The film alternates between the guerrilla struggle and some events following the revolution, including Che’s visit to New York and his address to delegates at the United Nations. His rebuttals of right-wing reactionary Latin American delegates, who criticised Cuba during these exchanges, are quite devastating, especially his attacks on the Venezuelan and Panamanian secret services and their record on human rights, following attacks these states had made against the revolution. He also lambasts US imperialism for its role. Yet, at the same time, Che is quoted as saying that the revolution is opposed to “The US government and we have nothing against the American people”. In these exchanges, the oppression of the black and Latino population is also raised, as a part of Che’s attacks on US imperialism.
Another revealing incident is shown when he attends a party at which the Democratic Party Senator, Eugene McCarthy, is present. When introduced, Che immediately says he wishes to thank the US. McCarthy, somewhat taken aback, asks why. Che replies, “For the Bay of Pigs invasion”, which he correctly said, allowed the revolution to consolidate its base of support.
As the revolution triumphs, the film also succeeds in drawing out that for Che, this was just the beginning. When one of his fighters asks for permission to go back home now the revolution has won, Che replies, “No.
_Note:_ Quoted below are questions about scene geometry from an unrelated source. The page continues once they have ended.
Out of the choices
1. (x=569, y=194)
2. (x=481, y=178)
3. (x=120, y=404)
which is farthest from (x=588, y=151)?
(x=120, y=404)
We have won the battle not the war”. Here, we see Guevara’s internationalism again. Returning to his meeting with Castro in Mexico, a revealing exchange between the two is completed. Castro, having asked if, with only a few fighters, no money and not even a boat at that stage to cross to Cuba, Che thought he was a “little crazy”, to which he replied “A little”. Castro then asked if Che would join the expedition, to which Che responded, “With one condition…when we have taken Cuba we will extend the revolution to the rest of Latin America”. Revealingly, Castro retorts, maybe it is you “who is little crazy”.
The production of this film is a comment on the appeal of Che Guevara to a new generation, which is beginning to search for an alternative to capitalism. It will serve to raise awareness of the significance of the Cuban revolution, fifty years ago, and the events which took place and presents a generally positive portrayal of Che Guevara. However, it is not as good as Warren Beattie’s “Reds” movie which was produced in the 1970’s, depicting the Russian Revolution. It should not be expected that a film of this character draws out the lessons of Che Guevara’s struggle for today, or some of his wrong methods and ideas. It is an epic which is still worth seeing, if somewhat lengthy in parts. Indeed, on occasion it feels that some of scenes are being played out in ‘real time’. Events following the revolution, up to Che’s execution in Bolivia, are dealt with in ‘Part 2’, to be released at the end of February.